Lech Poznań zremisował 1:1 w Belgradzie, ale wynik z pierwszego spotkania (1:3) sprawił, że mistrzowie Polski zakończyli swój udział w eliminacjach Ligi Mistrzów. "Kolejorz" na tle bardziej doświadczonego rywala zaprezentował się obiecująco, lecz nieskutecznie w ofensywie. Serbowie mieli więcej jakości, choć nie wyglądali na zespół dominujący w każdym aspekcie.
- O poprzednim meczu możemy dyskutować, bo wiadomo jak to było. W rewanżu zaprezentowaliśmy się z naprawdę fajnej strony i nie przynieśliśmy... nie, to za duże słowo, jeśli powiem, że wstydu. Po prostu myślę, że byliśmy na podobnym poziomie, co Crvena - powiedział przed kamerą TVP Sport Bartosz Mrozek.

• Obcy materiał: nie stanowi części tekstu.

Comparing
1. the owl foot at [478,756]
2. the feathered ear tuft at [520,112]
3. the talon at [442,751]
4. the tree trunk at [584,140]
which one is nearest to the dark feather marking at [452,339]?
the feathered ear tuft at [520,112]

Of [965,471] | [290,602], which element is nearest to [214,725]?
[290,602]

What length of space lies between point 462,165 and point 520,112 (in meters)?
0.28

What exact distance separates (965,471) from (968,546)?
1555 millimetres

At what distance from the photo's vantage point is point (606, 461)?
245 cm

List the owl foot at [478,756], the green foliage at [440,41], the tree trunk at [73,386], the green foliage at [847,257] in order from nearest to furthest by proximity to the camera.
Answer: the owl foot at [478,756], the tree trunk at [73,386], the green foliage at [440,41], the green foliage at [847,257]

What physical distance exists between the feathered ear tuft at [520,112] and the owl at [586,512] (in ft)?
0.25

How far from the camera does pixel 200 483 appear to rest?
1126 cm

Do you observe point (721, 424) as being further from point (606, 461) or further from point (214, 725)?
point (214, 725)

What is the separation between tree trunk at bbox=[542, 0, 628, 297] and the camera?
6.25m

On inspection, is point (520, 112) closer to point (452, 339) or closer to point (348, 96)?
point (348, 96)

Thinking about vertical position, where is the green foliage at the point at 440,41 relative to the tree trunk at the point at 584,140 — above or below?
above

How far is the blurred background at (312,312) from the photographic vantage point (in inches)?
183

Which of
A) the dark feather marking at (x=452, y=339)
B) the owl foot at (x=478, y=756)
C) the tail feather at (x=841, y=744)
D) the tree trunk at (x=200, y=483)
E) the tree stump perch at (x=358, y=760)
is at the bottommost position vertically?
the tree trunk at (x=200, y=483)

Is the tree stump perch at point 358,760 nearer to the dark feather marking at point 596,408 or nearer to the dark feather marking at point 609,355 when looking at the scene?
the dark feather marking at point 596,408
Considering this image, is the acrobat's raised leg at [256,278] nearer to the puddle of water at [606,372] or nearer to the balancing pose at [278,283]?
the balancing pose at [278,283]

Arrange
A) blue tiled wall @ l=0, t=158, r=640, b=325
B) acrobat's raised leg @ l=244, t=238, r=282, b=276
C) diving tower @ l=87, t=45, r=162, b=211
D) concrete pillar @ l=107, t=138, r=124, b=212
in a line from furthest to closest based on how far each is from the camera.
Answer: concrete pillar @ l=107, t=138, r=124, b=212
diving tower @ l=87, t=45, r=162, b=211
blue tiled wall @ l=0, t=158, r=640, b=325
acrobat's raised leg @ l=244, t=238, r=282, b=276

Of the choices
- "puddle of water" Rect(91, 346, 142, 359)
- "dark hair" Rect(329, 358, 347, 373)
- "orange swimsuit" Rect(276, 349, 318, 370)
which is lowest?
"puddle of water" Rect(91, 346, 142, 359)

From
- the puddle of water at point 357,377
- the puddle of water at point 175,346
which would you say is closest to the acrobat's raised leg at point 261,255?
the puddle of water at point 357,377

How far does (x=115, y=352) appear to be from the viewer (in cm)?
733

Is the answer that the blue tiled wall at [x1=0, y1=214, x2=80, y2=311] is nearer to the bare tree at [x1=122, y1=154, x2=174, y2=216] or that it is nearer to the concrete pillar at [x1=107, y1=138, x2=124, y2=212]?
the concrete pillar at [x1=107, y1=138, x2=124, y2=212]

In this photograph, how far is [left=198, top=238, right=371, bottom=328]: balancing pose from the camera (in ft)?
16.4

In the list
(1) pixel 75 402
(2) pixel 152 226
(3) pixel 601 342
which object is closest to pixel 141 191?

ZOBACZ WIDEO: #dziejesiewsporcie: Spotkała Messiego. Reakcja Argentyńczyka hitem sieci
- To takie drobne rzeczy, które różnią często tych wielkich od tych troszkę mniejszych. To są detale, których my się cały czas uczymy. Crvena grała już w Lidze Mistrzów, my jeszcze nie graliśmy i cały czas to doświadczenie zbieramy - dodał bramkarz "Kolejorza".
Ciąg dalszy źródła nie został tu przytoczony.